# 2.2: Confidence Intervals

In the preceding chapter we learned that populations are characterized by descriptive measures called parameters. Inferences about parameters are based on sample statistics. We now want to estimate population parameters and assess the reliability of our estimates based on our knowledge of the sampling distributions of these statistics.

### Point Estimates

We start with a point estimate. This is a single value computed from the sample data that is used to estimate the population parameter of interest.

• The sample mean ($$\bar {x}$$) is a point estimate of the population mean ($$\mu$$).
• The sample proportion ($$\hat {p}$$) is the point estimate of the population proportion (p).

We use point estimates to construct confidence intervals for unknown parameters.

• A confidence interval is an interval of values instead of a single point estimate.
• The level of confidence corresponds to the expected proportion of intervals that will contain the parameter if many confidence intervals are constructed of the same sample size from the same population.
• Our uncertainty is about whether our particular confidence interval is one of those that truly contains the true value of the parameter.

Example $$\PageIndex{1}$$: bear weight

We are 95% confident that our interval contains the population mean bear weight.

If we created 100 confidence intervals of the same size from the same population, we would expect 95 of them to contain the true parameter (the population mean weight). We also expect five of the intervals would not contain the parameter.

Figure $$\PageIndex{1}$$: Confidence intervals from twenty-five different samples.

In this example, twenty-five samples from the same population gave these 95% confidence intervals. In the long term, 95% of all samples give an interval that contains µ, the true (but unknown) population mean.

Level of confidence is expressed as a percent.

• The compliment to the level of confidence is α (alpha), the level of significance.
• The level of confidence is described as $$(1- \alpha) \times 100%$$.

What does this really mean?

• We use a point estimate (e.g., sample mean) to estimate the population mean.
• We attach a level of confidence to this interval to describe how certain we are that this interval actually contains the unknown population parameter.
• We want to estimate the population parameter, such as the mean (μ) or proportion (p).

$\bar {x}-E < \mu < \bar {x}+E$

or

$\hat {p}-E < p <\hat {p}+E$

where $$E$$ is the margin of error.

The confidence is based on area under a normal curve. So the assumption of normality must be met (Chapter 1).

### Confidence Intervals about the Mean (μ) when the Population Standard Deviation (σ) is Known

A confidence interval takes the form of: point estimate $$\pm$$ margin of error.

DATA PROVIDED
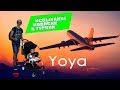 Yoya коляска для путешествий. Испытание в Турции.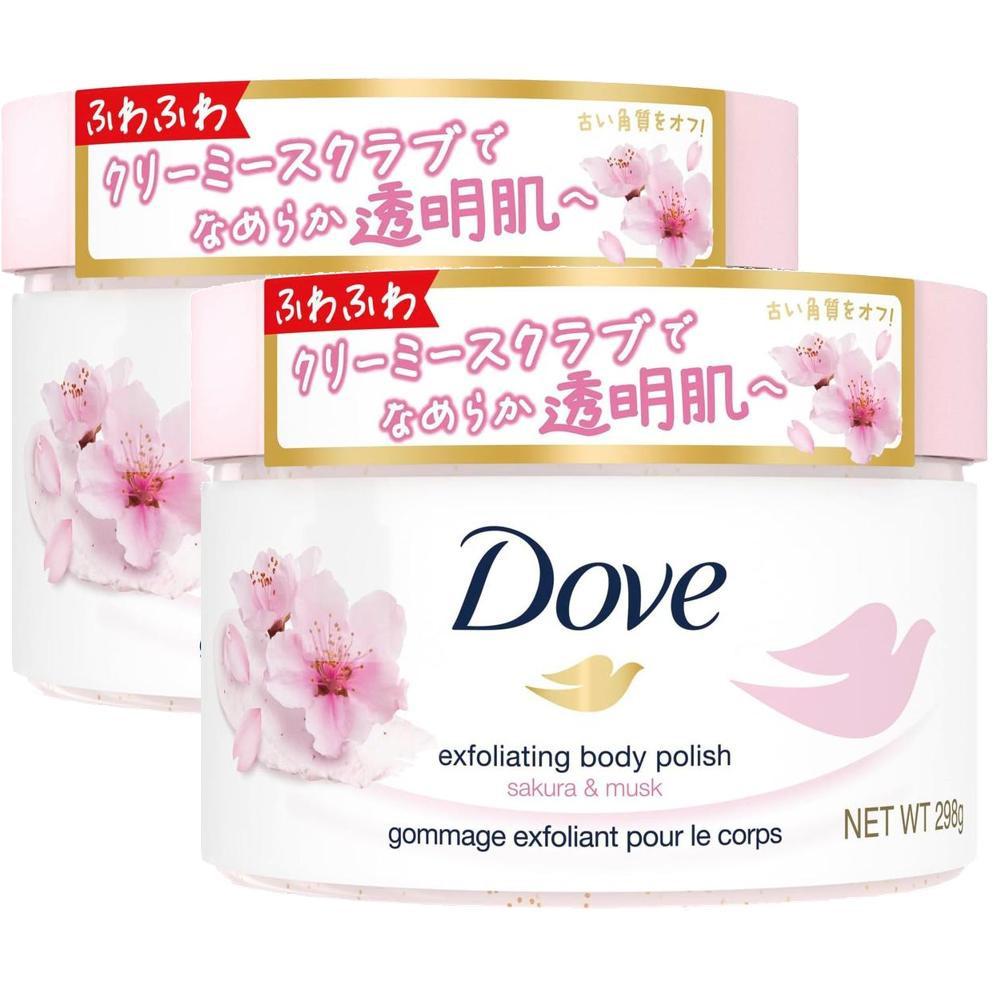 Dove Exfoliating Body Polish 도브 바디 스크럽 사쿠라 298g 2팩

WRITTEN TASK A
According to the confidence intervals text, why must the assumption of normality be met? Answer in one to three sentences.
WRITTEN TASK B
Write out the part of the confidence intervals text starting at "### Point Estimates" and ending at "the same population.".
The lines aren't needed for any of this.

YOUR RESPONSE A
The assumption of normality must be met because the confidence is based on area under a normal curve.

YOUR RESPONSE B
### Point Estimates

We start with a point estimate. This is a single value computed from the sample data that is used to estimate the population parameter of interest.

• The sample mean ($$\bar {x}$$) is a point estimate of the population mean ($$\mu$$).
• The sample proportion ($$\hat {p}$$) is the point estimate of the population proportion (p).

We use point estimates to construct confidence intervals for unknown parameters.

• A confidence interval is an interval of values instead of a single point estimate.
• The level of confidence corresponds to the expected proportion of intervals that will contain the parameter if many confidence intervals are constructed of the same sample size from the same population.